So Long, 25.

Today is my last day as a 25 year old.  I'm pretty excited!  My twenty-fifth year has been filled with more love and more fun than years past.  I've learned a lot, I've grown a lot, and I've loved a lot.

My birthday week :) started off great this weekend!  On Saturday, we celebrated my birthday with our family.  It was so much fun!  We had dinner at Stefano's and then visited outside and had Brewster's ice cream pies and opened gifts at home.  I was showered with some great new clothes, shoes, a pocket book, earrings, and even a Mario game for the Wii, but more importantly, I was showered with love, surrounded by those I love most, with the exception of my sister who I'm sure was having fun on Spring Break!

KT was so sweet picking out a birthday banner, plates, and balloons!  The boys were a great help blowing out the cute swirly candles and opening presents!  I wish I had pictures on my computer to include, but I don't.

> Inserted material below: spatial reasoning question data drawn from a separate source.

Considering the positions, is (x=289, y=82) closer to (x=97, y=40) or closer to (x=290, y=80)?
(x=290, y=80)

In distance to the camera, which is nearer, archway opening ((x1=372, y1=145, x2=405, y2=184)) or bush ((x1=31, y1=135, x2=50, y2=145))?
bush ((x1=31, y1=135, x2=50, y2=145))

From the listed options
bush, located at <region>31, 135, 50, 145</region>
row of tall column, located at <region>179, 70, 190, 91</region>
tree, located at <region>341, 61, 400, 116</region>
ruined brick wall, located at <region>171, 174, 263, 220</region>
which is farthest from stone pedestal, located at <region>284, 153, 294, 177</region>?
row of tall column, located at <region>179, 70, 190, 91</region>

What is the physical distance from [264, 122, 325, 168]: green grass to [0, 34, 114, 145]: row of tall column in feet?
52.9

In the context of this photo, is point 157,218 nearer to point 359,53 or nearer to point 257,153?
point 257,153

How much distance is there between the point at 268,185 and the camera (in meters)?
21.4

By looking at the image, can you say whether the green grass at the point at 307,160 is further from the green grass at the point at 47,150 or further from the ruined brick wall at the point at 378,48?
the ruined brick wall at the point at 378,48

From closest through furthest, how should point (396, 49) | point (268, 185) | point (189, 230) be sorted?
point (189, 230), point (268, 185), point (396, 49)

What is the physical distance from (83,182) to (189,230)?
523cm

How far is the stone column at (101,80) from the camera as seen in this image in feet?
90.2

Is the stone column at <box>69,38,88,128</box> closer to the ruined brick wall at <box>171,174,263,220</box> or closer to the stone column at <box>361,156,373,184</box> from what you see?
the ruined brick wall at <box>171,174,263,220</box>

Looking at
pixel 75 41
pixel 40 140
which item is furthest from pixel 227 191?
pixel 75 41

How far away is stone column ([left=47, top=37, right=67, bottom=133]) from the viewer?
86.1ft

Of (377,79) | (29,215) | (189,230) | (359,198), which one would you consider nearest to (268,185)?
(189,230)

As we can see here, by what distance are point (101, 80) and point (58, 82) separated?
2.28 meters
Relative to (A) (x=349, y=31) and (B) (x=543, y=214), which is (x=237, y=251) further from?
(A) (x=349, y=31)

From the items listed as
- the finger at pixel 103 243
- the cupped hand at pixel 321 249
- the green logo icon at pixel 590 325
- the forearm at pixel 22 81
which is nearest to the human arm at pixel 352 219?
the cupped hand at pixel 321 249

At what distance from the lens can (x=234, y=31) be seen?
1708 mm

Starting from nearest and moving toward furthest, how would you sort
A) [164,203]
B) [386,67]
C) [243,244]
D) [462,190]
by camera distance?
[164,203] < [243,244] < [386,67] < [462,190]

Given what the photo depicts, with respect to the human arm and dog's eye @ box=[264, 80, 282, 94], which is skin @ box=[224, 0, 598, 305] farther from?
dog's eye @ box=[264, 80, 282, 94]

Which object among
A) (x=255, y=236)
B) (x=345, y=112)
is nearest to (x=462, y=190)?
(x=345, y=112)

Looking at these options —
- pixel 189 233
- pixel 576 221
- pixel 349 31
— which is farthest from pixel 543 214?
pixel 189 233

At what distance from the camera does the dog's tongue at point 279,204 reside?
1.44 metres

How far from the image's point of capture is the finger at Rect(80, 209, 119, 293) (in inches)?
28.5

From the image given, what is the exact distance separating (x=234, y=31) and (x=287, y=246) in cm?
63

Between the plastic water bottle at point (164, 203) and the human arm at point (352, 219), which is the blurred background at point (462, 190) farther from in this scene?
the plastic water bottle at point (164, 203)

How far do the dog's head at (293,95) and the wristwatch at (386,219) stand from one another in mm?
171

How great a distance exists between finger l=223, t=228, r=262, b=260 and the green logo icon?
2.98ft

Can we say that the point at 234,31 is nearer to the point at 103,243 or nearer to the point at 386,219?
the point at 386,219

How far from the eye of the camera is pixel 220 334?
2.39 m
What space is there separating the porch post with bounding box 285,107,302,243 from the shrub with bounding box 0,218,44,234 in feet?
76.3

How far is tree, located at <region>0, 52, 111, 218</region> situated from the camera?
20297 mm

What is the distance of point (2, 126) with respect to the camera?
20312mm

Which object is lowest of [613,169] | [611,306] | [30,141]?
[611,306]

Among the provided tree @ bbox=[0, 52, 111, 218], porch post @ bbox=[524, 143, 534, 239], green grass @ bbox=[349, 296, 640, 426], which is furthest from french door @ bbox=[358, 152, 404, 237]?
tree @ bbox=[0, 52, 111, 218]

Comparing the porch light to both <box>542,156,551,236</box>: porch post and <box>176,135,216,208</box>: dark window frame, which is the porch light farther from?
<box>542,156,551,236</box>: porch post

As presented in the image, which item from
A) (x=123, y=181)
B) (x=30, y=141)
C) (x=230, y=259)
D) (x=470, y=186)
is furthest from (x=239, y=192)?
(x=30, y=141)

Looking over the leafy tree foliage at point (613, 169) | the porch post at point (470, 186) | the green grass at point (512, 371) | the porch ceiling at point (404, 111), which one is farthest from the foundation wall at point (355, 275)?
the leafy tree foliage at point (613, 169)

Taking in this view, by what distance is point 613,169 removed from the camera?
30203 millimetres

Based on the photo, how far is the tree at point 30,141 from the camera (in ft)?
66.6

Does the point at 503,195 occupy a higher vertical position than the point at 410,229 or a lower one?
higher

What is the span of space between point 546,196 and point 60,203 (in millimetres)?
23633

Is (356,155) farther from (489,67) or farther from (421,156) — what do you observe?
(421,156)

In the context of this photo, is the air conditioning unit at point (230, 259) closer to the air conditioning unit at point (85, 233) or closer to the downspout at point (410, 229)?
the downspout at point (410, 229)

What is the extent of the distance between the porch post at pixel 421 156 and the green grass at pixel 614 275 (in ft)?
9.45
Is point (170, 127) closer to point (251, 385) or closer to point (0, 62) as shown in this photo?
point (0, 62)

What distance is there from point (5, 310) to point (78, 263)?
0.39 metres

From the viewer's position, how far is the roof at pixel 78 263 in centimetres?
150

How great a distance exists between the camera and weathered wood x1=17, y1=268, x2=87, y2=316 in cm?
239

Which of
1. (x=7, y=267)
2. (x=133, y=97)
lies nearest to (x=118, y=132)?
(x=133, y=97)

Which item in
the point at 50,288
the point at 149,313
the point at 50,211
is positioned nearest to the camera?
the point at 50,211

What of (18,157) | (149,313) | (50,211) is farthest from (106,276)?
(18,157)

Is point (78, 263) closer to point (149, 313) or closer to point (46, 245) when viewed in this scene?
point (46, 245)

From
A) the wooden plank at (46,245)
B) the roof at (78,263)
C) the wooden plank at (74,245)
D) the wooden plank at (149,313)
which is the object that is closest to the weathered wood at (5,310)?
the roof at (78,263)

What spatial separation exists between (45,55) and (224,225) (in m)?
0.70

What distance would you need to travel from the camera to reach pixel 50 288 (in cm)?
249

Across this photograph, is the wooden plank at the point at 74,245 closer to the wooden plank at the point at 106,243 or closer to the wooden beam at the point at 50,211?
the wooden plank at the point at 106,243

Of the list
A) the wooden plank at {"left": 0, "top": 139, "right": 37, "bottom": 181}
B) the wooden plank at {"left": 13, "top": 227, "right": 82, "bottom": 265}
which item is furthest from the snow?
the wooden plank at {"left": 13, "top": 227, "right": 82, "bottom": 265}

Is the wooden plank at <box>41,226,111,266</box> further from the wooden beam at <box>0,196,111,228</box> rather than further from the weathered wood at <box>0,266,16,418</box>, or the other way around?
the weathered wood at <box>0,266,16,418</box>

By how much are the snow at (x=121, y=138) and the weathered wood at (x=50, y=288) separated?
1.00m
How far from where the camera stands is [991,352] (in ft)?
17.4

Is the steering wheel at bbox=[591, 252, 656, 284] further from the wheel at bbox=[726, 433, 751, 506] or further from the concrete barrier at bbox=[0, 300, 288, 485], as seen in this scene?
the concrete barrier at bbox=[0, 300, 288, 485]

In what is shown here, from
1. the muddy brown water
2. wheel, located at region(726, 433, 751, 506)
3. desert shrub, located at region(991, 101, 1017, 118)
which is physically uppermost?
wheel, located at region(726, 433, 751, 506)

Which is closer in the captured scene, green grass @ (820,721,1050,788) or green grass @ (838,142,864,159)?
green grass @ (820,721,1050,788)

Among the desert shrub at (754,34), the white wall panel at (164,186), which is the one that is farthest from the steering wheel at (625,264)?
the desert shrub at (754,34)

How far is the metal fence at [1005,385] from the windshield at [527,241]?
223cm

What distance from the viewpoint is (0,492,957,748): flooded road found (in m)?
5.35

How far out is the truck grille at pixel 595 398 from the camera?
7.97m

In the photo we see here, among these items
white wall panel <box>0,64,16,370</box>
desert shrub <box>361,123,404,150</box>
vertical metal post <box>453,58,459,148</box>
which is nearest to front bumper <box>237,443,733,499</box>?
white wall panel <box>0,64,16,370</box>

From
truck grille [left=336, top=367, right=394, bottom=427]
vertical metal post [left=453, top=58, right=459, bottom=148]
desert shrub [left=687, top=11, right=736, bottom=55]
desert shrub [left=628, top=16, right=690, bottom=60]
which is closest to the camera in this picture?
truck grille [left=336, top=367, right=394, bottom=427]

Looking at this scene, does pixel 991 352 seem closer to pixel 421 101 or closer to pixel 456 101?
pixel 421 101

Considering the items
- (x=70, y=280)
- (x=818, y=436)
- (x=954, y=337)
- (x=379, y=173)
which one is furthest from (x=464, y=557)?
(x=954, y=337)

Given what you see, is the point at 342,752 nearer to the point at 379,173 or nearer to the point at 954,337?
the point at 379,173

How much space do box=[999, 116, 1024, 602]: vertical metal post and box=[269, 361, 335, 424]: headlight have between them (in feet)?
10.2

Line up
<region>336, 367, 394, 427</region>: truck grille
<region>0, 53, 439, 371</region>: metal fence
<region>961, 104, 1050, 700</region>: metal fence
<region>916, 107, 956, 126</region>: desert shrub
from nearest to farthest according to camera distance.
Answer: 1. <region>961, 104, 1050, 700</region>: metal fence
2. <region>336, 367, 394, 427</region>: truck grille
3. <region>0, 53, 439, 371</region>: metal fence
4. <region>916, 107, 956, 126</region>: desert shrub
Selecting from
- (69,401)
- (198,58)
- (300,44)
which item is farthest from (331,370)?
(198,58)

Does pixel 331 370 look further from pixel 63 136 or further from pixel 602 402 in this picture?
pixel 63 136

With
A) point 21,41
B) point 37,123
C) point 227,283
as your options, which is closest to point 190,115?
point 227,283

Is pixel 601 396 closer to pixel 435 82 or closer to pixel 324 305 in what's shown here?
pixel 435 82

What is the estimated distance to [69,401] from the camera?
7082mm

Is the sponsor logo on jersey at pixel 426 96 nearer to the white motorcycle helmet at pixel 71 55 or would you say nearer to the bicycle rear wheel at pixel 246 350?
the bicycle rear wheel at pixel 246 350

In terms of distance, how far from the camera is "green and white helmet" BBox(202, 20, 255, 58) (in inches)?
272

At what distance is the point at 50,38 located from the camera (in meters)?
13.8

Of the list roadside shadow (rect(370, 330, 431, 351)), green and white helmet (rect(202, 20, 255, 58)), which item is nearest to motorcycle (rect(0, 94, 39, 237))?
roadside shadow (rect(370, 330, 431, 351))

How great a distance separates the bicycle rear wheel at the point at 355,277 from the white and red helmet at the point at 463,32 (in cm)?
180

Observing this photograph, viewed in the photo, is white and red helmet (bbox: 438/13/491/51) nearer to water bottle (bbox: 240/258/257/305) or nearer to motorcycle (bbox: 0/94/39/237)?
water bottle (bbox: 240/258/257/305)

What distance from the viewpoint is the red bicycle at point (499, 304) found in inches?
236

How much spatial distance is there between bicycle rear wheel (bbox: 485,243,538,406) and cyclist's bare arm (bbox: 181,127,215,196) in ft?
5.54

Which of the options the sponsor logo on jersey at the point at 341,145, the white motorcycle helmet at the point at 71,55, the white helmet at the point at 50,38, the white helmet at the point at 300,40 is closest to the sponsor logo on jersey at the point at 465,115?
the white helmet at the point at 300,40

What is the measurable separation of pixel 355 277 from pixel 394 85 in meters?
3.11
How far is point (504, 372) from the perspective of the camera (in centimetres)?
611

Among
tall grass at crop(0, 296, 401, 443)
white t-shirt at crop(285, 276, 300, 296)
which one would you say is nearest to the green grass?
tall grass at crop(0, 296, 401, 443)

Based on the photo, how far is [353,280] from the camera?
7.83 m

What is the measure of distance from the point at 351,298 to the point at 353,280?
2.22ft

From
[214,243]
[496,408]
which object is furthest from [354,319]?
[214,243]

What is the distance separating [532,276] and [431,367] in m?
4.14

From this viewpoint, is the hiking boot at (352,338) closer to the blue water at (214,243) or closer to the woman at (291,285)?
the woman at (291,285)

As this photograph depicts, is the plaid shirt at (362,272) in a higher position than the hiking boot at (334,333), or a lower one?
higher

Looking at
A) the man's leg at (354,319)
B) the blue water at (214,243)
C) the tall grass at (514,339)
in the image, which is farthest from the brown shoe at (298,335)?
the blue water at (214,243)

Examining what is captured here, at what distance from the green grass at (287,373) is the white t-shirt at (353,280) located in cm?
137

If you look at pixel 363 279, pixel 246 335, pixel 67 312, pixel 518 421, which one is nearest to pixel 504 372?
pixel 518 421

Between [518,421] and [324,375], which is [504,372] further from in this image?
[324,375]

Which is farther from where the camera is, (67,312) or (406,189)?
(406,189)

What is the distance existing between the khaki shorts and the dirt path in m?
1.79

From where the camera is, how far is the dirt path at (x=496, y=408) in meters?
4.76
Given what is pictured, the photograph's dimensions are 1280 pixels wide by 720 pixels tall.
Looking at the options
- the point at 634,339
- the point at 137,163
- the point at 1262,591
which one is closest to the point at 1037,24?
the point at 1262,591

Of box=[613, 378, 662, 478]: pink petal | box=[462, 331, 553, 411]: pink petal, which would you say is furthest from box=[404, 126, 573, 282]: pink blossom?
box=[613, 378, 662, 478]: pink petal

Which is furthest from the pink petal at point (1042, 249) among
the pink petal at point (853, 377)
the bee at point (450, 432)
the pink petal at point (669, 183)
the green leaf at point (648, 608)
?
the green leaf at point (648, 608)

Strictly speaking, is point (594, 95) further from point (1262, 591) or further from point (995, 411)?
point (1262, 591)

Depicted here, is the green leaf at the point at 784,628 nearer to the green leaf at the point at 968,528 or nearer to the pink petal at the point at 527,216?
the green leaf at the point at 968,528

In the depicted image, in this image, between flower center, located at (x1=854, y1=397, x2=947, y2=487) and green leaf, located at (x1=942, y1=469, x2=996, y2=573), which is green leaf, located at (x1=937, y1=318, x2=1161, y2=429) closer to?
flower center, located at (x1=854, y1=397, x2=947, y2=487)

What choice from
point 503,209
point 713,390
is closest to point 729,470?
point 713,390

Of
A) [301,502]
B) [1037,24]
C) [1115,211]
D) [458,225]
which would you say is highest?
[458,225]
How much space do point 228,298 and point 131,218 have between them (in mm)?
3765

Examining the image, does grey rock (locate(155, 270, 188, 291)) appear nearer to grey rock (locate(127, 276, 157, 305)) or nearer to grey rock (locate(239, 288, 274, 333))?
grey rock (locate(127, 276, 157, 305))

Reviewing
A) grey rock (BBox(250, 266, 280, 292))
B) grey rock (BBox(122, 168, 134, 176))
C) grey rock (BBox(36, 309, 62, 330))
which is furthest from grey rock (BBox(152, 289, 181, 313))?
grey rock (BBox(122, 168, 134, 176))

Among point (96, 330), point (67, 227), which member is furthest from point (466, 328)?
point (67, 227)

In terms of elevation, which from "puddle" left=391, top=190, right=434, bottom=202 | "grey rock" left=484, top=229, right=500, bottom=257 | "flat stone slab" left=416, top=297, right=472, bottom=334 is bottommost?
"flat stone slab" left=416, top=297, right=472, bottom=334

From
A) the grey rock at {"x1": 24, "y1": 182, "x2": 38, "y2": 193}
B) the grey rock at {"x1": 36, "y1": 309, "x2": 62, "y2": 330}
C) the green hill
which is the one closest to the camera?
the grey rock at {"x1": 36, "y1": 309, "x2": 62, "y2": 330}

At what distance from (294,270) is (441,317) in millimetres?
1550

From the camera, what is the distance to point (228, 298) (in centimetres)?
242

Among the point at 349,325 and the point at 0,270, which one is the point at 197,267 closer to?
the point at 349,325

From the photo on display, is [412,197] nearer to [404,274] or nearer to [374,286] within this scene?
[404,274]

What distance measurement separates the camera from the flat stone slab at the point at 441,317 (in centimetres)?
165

Yesterday was perfect, too.  We went for a jog around the neighborhood and I finished up with a longer run, then we played outside.  I love being outside with KT and the boys.  It's just plain fun to play with them.  I also should document that I beat KT in ladder ball a few times because it might not happen again.  :)  We're both competitive, so it's fun to play games.

My birthday celebration was more special this year.  It was more special this year because of my sweet family.  It was more special this year because it was complete.  Thank you, KT, for making this the most special birthday!

I can honestly say this was the best year.  I was given so much this year.

It was in my twenty fifth year that I fell hard for a hazel eyed, brown haired man who has changed my world completely for the better.  It was in this year that I was abundantly blessed when we met.  My world is richer, brighter, happier, and more fulfilling that I could have imagined.  I am reminded on a daily basis of the love he has for me and I hope that he can say the same.  These reminders cause me to silently reflect and say "thank you" to the One responsible for this.  This beauty.  This love.  I think we'd both agree that our lives have taken twists and turns we wouldn't have planned and we didn't expect, but we, our love and our family, I think, is stronger for those detours.  I don't take a second with my sweet family for granted and they are always in the top of my mind and the driving force behind the things I do.

He is my partner, my best friend, and the one I love whole-heartedly and without condition.  He makes me smile, feel giddy, and laugh... because he's a funny guy.  We can do everything and nothing, and still, it's the best feeling in the world.  We are building our life together and that is the sweetest thing.  He makes me a better me.

It was also this year that I became Anna Belle to the sweetest, most perfect almost three and four year old little boys on the planet.  I've always heard it said that when you have a child, your heart bursts with the love you feel.  Though I didn't birth K.C. and Kaden, I feel that love and that joy and see the miracles that their sweet lives are.  It is my daily prayer that they always know and feel the love I have for them.  They are a blessing.  It's amazing how children change your life.  The new things you find to worry about that you wouldn't have thought before.  The deeper joy, laughter, and love you feel in everything.  I am so blessed to have them in my life.  Their well-being and happiness is more important to me than my own.  Being their Anna Belle is a blessing and has changed so much, for forever, for the better.

So, thank you, twenty-five.  We've had a nice ride.  I have a slight suspicion that twenty six will be even better.  I want to make this the best year yet!